• **Your objective**
Reproduce the data word for word, starting at the line that contains "In the group" and continuing through the end of the data, inclusive.

========

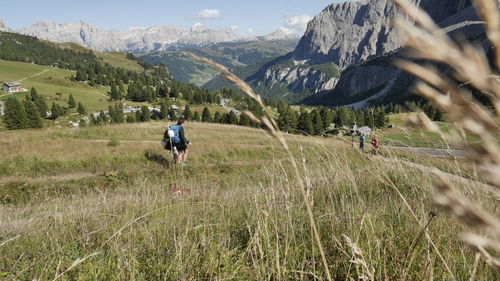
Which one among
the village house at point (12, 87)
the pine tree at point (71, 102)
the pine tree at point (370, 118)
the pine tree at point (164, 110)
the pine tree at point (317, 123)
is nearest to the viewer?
the pine tree at point (370, 118)

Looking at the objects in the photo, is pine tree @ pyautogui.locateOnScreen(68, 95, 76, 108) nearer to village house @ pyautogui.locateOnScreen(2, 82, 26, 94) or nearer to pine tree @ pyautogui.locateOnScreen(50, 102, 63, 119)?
pine tree @ pyautogui.locateOnScreen(50, 102, 63, 119)

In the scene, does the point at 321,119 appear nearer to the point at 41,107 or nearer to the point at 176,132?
the point at 176,132

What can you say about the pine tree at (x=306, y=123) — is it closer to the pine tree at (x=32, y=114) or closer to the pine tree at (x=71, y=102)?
the pine tree at (x=32, y=114)

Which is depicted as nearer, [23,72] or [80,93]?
[80,93]

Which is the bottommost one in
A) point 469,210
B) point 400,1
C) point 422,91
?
point 469,210

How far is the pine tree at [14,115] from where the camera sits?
95.9 m

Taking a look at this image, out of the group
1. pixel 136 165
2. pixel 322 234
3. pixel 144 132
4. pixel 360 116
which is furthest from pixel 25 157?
pixel 360 116

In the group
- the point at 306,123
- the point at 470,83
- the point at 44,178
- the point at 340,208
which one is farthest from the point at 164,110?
the point at 470,83

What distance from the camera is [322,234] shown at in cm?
358

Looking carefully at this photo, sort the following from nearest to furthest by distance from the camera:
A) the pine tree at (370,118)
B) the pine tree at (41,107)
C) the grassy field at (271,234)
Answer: the grassy field at (271,234) < the pine tree at (370,118) < the pine tree at (41,107)

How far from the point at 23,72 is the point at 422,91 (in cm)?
Result: 24576

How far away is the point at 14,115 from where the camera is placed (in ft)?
320

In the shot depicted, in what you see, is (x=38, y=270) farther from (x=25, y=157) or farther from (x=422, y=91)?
(x=25, y=157)

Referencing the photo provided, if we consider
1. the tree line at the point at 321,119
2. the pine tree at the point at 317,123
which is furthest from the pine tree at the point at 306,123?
the pine tree at the point at 317,123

========

• **Output of the exercise**
In the group
- the point at 306,123
- the point at 470,83
- the point at 44,178
- the point at 340,208
which one is farthest from the point at 164,110?
the point at 470,83

What distance from the camera is [322,234] shown at in cm?
358

Looking carefully at this photo, sort the following from nearest to furthest by distance from the camera:
A) the pine tree at (370,118)
B) the pine tree at (41,107)
C) the grassy field at (271,234)
Answer: the grassy field at (271,234) < the pine tree at (370,118) < the pine tree at (41,107)

How far from the point at 23,72 is the point at 422,91 (in cm)?
Result: 24576

How far away is the point at 14,115 from where the camera is placed (in ft)?
320

In the shot depicted, in what you see, is (x=38, y=270) farther from (x=25, y=157) or farther from (x=422, y=91)?
(x=25, y=157)

Referencing the photo provided, if we consider
1. the tree line at the point at 321,119
2. the pine tree at the point at 317,123
which is furthest from the pine tree at the point at 306,123?
the pine tree at the point at 317,123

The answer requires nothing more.